Le Voyage dans la lune
Poétique, fantastique, Le Voyage dans la lune, réalisé en 1902, est devenu le film emblématique de Georges Méliès.
Ce long métrage pour l’époque (environ 14 minutes), dont l’idée est venue à Méliès du roman de Jules Verne De la terre à la lune, raconte l’expédition lunaire de six astronomes. Ils embarquent à bord d’un obus, propulsé par un canon géant. Arrivés sur la lune, ils assistent à un « lever de terre », rencontrent la population autochtone, les Sélénites, qui les font prisonnier. Ils s’en échappent, retournent sur terre avec un Sélénite accroché à leur vaisseau-obus et sont accueillis triomphalement.
Les prouesses techniques et trucages, avec un tournage en tableaux successifs filmés en plan fixe (30 scènes), permettent un récit fluide et compréhensible sans besoin d’intertitres pour ce film muet, simplement accompagné de musique lors de sa projection. La féerie et le fantastique du Voyage dans la lune, baptisé premier film de science-fiction de l’histoire du cinéma, regorgent presque à chaque plan. Les astronomes portent des robes étoilées et des chapeaux pointus, ils combattent avec des parapluies les Sélénites qui disparaissent de l’écran comme par magie (le fameux truc de Méliès, la technique de l’incrustation). Les Sélénites sont joués par des acrobates des Folies-Bergères, les étoiles par des filles des ballets du théâtre du Châtelet. Toute la machinerie des dispositifs techniques, ainsi que les décors, le maquillage et les costumes, sont conçus sur le « lieu de tournage », aux studios de Montreuil.
L’image la plus célèbre du film, qui en fit l’affiche et est devenue l’icône du génie artistique de Méliès, est celle de l’obus planté dans un œil de la lune : l’alunissage « en plein dans l’œil ».
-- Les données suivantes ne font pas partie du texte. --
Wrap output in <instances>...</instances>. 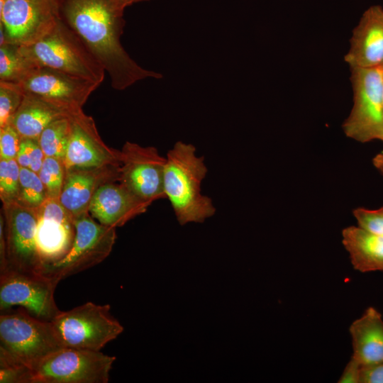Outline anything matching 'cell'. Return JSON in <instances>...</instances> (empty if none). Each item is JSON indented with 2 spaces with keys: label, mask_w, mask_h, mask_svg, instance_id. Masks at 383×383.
<instances>
[{
  "label": "cell",
  "mask_w": 383,
  "mask_h": 383,
  "mask_svg": "<svg viewBox=\"0 0 383 383\" xmlns=\"http://www.w3.org/2000/svg\"><path fill=\"white\" fill-rule=\"evenodd\" d=\"M125 8L118 0H60L61 18L101 63L116 90L147 78L162 77L140 67L123 47Z\"/></svg>",
  "instance_id": "1"
},
{
  "label": "cell",
  "mask_w": 383,
  "mask_h": 383,
  "mask_svg": "<svg viewBox=\"0 0 383 383\" xmlns=\"http://www.w3.org/2000/svg\"><path fill=\"white\" fill-rule=\"evenodd\" d=\"M207 173L203 157L192 144L177 142L166 156L164 192L180 225L201 223L214 215L211 199L201 194V182Z\"/></svg>",
  "instance_id": "2"
},
{
  "label": "cell",
  "mask_w": 383,
  "mask_h": 383,
  "mask_svg": "<svg viewBox=\"0 0 383 383\" xmlns=\"http://www.w3.org/2000/svg\"><path fill=\"white\" fill-rule=\"evenodd\" d=\"M18 48L33 66L49 67L99 84L104 79L103 66L61 17L41 38Z\"/></svg>",
  "instance_id": "3"
},
{
  "label": "cell",
  "mask_w": 383,
  "mask_h": 383,
  "mask_svg": "<svg viewBox=\"0 0 383 383\" xmlns=\"http://www.w3.org/2000/svg\"><path fill=\"white\" fill-rule=\"evenodd\" d=\"M63 347L51 321L38 318L21 307L1 312L0 348L32 370Z\"/></svg>",
  "instance_id": "4"
},
{
  "label": "cell",
  "mask_w": 383,
  "mask_h": 383,
  "mask_svg": "<svg viewBox=\"0 0 383 383\" xmlns=\"http://www.w3.org/2000/svg\"><path fill=\"white\" fill-rule=\"evenodd\" d=\"M51 323L63 346L76 349L100 351L123 331L109 304L91 301L60 311Z\"/></svg>",
  "instance_id": "5"
},
{
  "label": "cell",
  "mask_w": 383,
  "mask_h": 383,
  "mask_svg": "<svg viewBox=\"0 0 383 383\" xmlns=\"http://www.w3.org/2000/svg\"><path fill=\"white\" fill-rule=\"evenodd\" d=\"M353 106L343 123L345 135L360 143L380 140L383 130V66L350 68Z\"/></svg>",
  "instance_id": "6"
},
{
  "label": "cell",
  "mask_w": 383,
  "mask_h": 383,
  "mask_svg": "<svg viewBox=\"0 0 383 383\" xmlns=\"http://www.w3.org/2000/svg\"><path fill=\"white\" fill-rule=\"evenodd\" d=\"M73 220L75 235L70 249L42 272L57 283L101 263L111 253L116 238L115 228L96 223L88 213Z\"/></svg>",
  "instance_id": "7"
},
{
  "label": "cell",
  "mask_w": 383,
  "mask_h": 383,
  "mask_svg": "<svg viewBox=\"0 0 383 383\" xmlns=\"http://www.w3.org/2000/svg\"><path fill=\"white\" fill-rule=\"evenodd\" d=\"M115 356L63 347L33 370V383H107Z\"/></svg>",
  "instance_id": "8"
},
{
  "label": "cell",
  "mask_w": 383,
  "mask_h": 383,
  "mask_svg": "<svg viewBox=\"0 0 383 383\" xmlns=\"http://www.w3.org/2000/svg\"><path fill=\"white\" fill-rule=\"evenodd\" d=\"M60 18V0H0L1 45L32 44Z\"/></svg>",
  "instance_id": "9"
},
{
  "label": "cell",
  "mask_w": 383,
  "mask_h": 383,
  "mask_svg": "<svg viewBox=\"0 0 383 383\" xmlns=\"http://www.w3.org/2000/svg\"><path fill=\"white\" fill-rule=\"evenodd\" d=\"M25 94L35 96L72 116L82 111L100 84L42 66H32L16 82Z\"/></svg>",
  "instance_id": "10"
},
{
  "label": "cell",
  "mask_w": 383,
  "mask_h": 383,
  "mask_svg": "<svg viewBox=\"0 0 383 383\" xmlns=\"http://www.w3.org/2000/svg\"><path fill=\"white\" fill-rule=\"evenodd\" d=\"M57 284L41 274L8 269L0 274V311L18 306L38 318L52 321L60 312L54 297Z\"/></svg>",
  "instance_id": "11"
},
{
  "label": "cell",
  "mask_w": 383,
  "mask_h": 383,
  "mask_svg": "<svg viewBox=\"0 0 383 383\" xmlns=\"http://www.w3.org/2000/svg\"><path fill=\"white\" fill-rule=\"evenodd\" d=\"M165 162L166 157L155 148L126 142L121 151L118 180L135 196L150 204L165 197Z\"/></svg>",
  "instance_id": "12"
},
{
  "label": "cell",
  "mask_w": 383,
  "mask_h": 383,
  "mask_svg": "<svg viewBox=\"0 0 383 383\" xmlns=\"http://www.w3.org/2000/svg\"><path fill=\"white\" fill-rule=\"evenodd\" d=\"M9 269L42 274L36 235L37 209L14 201L4 204Z\"/></svg>",
  "instance_id": "13"
},
{
  "label": "cell",
  "mask_w": 383,
  "mask_h": 383,
  "mask_svg": "<svg viewBox=\"0 0 383 383\" xmlns=\"http://www.w3.org/2000/svg\"><path fill=\"white\" fill-rule=\"evenodd\" d=\"M36 241L44 268L63 257L69 251L75 235L74 220L59 199L48 197L37 209Z\"/></svg>",
  "instance_id": "14"
},
{
  "label": "cell",
  "mask_w": 383,
  "mask_h": 383,
  "mask_svg": "<svg viewBox=\"0 0 383 383\" xmlns=\"http://www.w3.org/2000/svg\"><path fill=\"white\" fill-rule=\"evenodd\" d=\"M70 118L72 130L64 160L65 170L120 166L121 152L113 151L104 143L91 117L82 111Z\"/></svg>",
  "instance_id": "15"
},
{
  "label": "cell",
  "mask_w": 383,
  "mask_h": 383,
  "mask_svg": "<svg viewBox=\"0 0 383 383\" xmlns=\"http://www.w3.org/2000/svg\"><path fill=\"white\" fill-rule=\"evenodd\" d=\"M345 61L350 68L383 66V8L374 5L362 14L353 29Z\"/></svg>",
  "instance_id": "16"
},
{
  "label": "cell",
  "mask_w": 383,
  "mask_h": 383,
  "mask_svg": "<svg viewBox=\"0 0 383 383\" xmlns=\"http://www.w3.org/2000/svg\"><path fill=\"white\" fill-rule=\"evenodd\" d=\"M150 204L131 193L124 185L107 182L94 192L89 212L104 226L116 228L144 213Z\"/></svg>",
  "instance_id": "17"
},
{
  "label": "cell",
  "mask_w": 383,
  "mask_h": 383,
  "mask_svg": "<svg viewBox=\"0 0 383 383\" xmlns=\"http://www.w3.org/2000/svg\"><path fill=\"white\" fill-rule=\"evenodd\" d=\"M120 166L100 168H71L65 176L59 201L74 218L88 213L96 190L109 177L118 179Z\"/></svg>",
  "instance_id": "18"
},
{
  "label": "cell",
  "mask_w": 383,
  "mask_h": 383,
  "mask_svg": "<svg viewBox=\"0 0 383 383\" xmlns=\"http://www.w3.org/2000/svg\"><path fill=\"white\" fill-rule=\"evenodd\" d=\"M352 338V357L362 366L383 362V320L374 307H368L349 328Z\"/></svg>",
  "instance_id": "19"
},
{
  "label": "cell",
  "mask_w": 383,
  "mask_h": 383,
  "mask_svg": "<svg viewBox=\"0 0 383 383\" xmlns=\"http://www.w3.org/2000/svg\"><path fill=\"white\" fill-rule=\"evenodd\" d=\"M342 236L355 270L361 272L383 270V237L359 226L344 228Z\"/></svg>",
  "instance_id": "20"
},
{
  "label": "cell",
  "mask_w": 383,
  "mask_h": 383,
  "mask_svg": "<svg viewBox=\"0 0 383 383\" xmlns=\"http://www.w3.org/2000/svg\"><path fill=\"white\" fill-rule=\"evenodd\" d=\"M70 116L55 105L24 93L22 102L11 124L21 138L38 140L43 130L52 121Z\"/></svg>",
  "instance_id": "21"
},
{
  "label": "cell",
  "mask_w": 383,
  "mask_h": 383,
  "mask_svg": "<svg viewBox=\"0 0 383 383\" xmlns=\"http://www.w3.org/2000/svg\"><path fill=\"white\" fill-rule=\"evenodd\" d=\"M71 130L70 116L58 118L43 130L38 141L45 157H56L64 163Z\"/></svg>",
  "instance_id": "22"
},
{
  "label": "cell",
  "mask_w": 383,
  "mask_h": 383,
  "mask_svg": "<svg viewBox=\"0 0 383 383\" xmlns=\"http://www.w3.org/2000/svg\"><path fill=\"white\" fill-rule=\"evenodd\" d=\"M32 66L18 45L7 43L0 45V81L16 83Z\"/></svg>",
  "instance_id": "23"
},
{
  "label": "cell",
  "mask_w": 383,
  "mask_h": 383,
  "mask_svg": "<svg viewBox=\"0 0 383 383\" xmlns=\"http://www.w3.org/2000/svg\"><path fill=\"white\" fill-rule=\"evenodd\" d=\"M48 198L45 188L38 173L28 168H20L19 189L17 201L38 209Z\"/></svg>",
  "instance_id": "24"
},
{
  "label": "cell",
  "mask_w": 383,
  "mask_h": 383,
  "mask_svg": "<svg viewBox=\"0 0 383 383\" xmlns=\"http://www.w3.org/2000/svg\"><path fill=\"white\" fill-rule=\"evenodd\" d=\"M47 193L48 197L59 199L65 176L64 163L53 157H45L38 172Z\"/></svg>",
  "instance_id": "25"
},
{
  "label": "cell",
  "mask_w": 383,
  "mask_h": 383,
  "mask_svg": "<svg viewBox=\"0 0 383 383\" xmlns=\"http://www.w3.org/2000/svg\"><path fill=\"white\" fill-rule=\"evenodd\" d=\"M20 168L16 159H0V196L4 204L17 201Z\"/></svg>",
  "instance_id": "26"
},
{
  "label": "cell",
  "mask_w": 383,
  "mask_h": 383,
  "mask_svg": "<svg viewBox=\"0 0 383 383\" xmlns=\"http://www.w3.org/2000/svg\"><path fill=\"white\" fill-rule=\"evenodd\" d=\"M23 95L16 83L0 81V128L11 124Z\"/></svg>",
  "instance_id": "27"
},
{
  "label": "cell",
  "mask_w": 383,
  "mask_h": 383,
  "mask_svg": "<svg viewBox=\"0 0 383 383\" xmlns=\"http://www.w3.org/2000/svg\"><path fill=\"white\" fill-rule=\"evenodd\" d=\"M0 382L33 383V370L0 348Z\"/></svg>",
  "instance_id": "28"
},
{
  "label": "cell",
  "mask_w": 383,
  "mask_h": 383,
  "mask_svg": "<svg viewBox=\"0 0 383 383\" xmlns=\"http://www.w3.org/2000/svg\"><path fill=\"white\" fill-rule=\"evenodd\" d=\"M45 157L38 140L21 138L19 150L16 158L21 167L28 168L38 173Z\"/></svg>",
  "instance_id": "29"
},
{
  "label": "cell",
  "mask_w": 383,
  "mask_h": 383,
  "mask_svg": "<svg viewBox=\"0 0 383 383\" xmlns=\"http://www.w3.org/2000/svg\"><path fill=\"white\" fill-rule=\"evenodd\" d=\"M353 213L360 227L383 237V206L377 209L357 208Z\"/></svg>",
  "instance_id": "30"
},
{
  "label": "cell",
  "mask_w": 383,
  "mask_h": 383,
  "mask_svg": "<svg viewBox=\"0 0 383 383\" xmlns=\"http://www.w3.org/2000/svg\"><path fill=\"white\" fill-rule=\"evenodd\" d=\"M21 137L11 124L0 128V159H16Z\"/></svg>",
  "instance_id": "31"
},
{
  "label": "cell",
  "mask_w": 383,
  "mask_h": 383,
  "mask_svg": "<svg viewBox=\"0 0 383 383\" xmlns=\"http://www.w3.org/2000/svg\"><path fill=\"white\" fill-rule=\"evenodd\" d=\"M360 383H383V362L362 366Z\"/></svg>",
  "instance_id": "32"
},
{
  "label": "cell",
  "mask_w": 383,
  "mask_h": 383,
  "mask_svg": "<svg viewBox=\"0 0 383 383\" xmlns=\"http://www.w3.org/2000/svg\"><path fill=\"white\" fill-rule=\"evenodd\" d=\"M361 367L362 365L351 357L338 382L360 383Z\"/></svg>",
  "instance_id": "33"
},
{
  "label": "cell",
  "mask_w": 383,
  "mask_h": 383,
  "mask_svg": "<svg viewBox=\"0 0 383 383\" xmlns=\"http://www.w3.org/2000/svg\"><path fill=\"white\" fill-rule=\"evenodd\" d=\"M9 269V261L7 256V245L4 229V219L1 215L0 217V274Z\"/></svg>",
  "instance_id": "34"
},
{
  "label": "cell",
  "mask_w": 383,
  "mask_h": 383,
  "mask_svg": "<svg viewBox=\"0 0 383 383\" xmlns=\"http://www.w3.org/2000/svg\"><path fill=\"white\" fill-rule=\"evenodd\" d=\"M374 166L383 174V153H379L372 159Z\"/></svg>",
  "instance_id": "35"
},
{
  "label": "cell",
  "mask_w": 383,
  "mask_h": 383,
  "mask_svg": "<svg viewBox=\"0 0 383 383\" xmlns=\"http://www.w3.org/2000/svg\"><path fill=\"white\" fill-rule=\"evenodd\" d=\"M119 2H121L123 6L127 7L128 6L135 3V0H118Z\"/></svg>",
  "instance_id": "36"
},
{
  "label": "cell",
  "mask_w": 383,
  "mask_h": 383,
  "mask_svg": "<svg viewBox=\"0 0 383 383\" xmlns=\"http://www.w3.org/2000/svg\"><path fill=\"white\" fill-rule=\"evenodd\" d=\"M380 140L383 141V130H382V135H381Z\"/></svg>",
  "instance_id": "37"
},
{
  "label": "cell",
  "mask_w": 383,
  "mask_h": 383,
  "mask_svg": "<svg viewBox=\"0 0 383 383\" xmlns=\"http://www.w3.org/2000/svg\"><path fill=\"white\" fill-rule=\"evenodd\" d=\"M146 1V0H135V3L138 1Z\"/></svg>",
  "instance_id": "38"
}]
</instances>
À sa sortie en France le 1er septembre 1902, le film connaît un énorme succès et assoit la renommée internationale de Méliès. Il fut l’objet de plagiat, de contrefaçons et de longues batailles juridiques aux Etats-Unis sur la propriété des droits.
Aujourd’hui, le spectateur peut voir le film dans sa version noir et blanc, mais aussi dans sa version couleur d’origine (un coloriage au pinceau image par image). Georges Méliès, après sa ruine, avait détruit la plupart de ses négatifs et l’on pensait qu’elle pouvait y avoir sombré. En 1993, une copie couleur est retrouvée à la Filmoteca de Catalunya, à Barcelone, dans un état de décomposition critique. Une restauration complète est engagée, pilotée par Lobster Films, et fut diffusée en avant-première mondiale au festival de Cannes en 2011.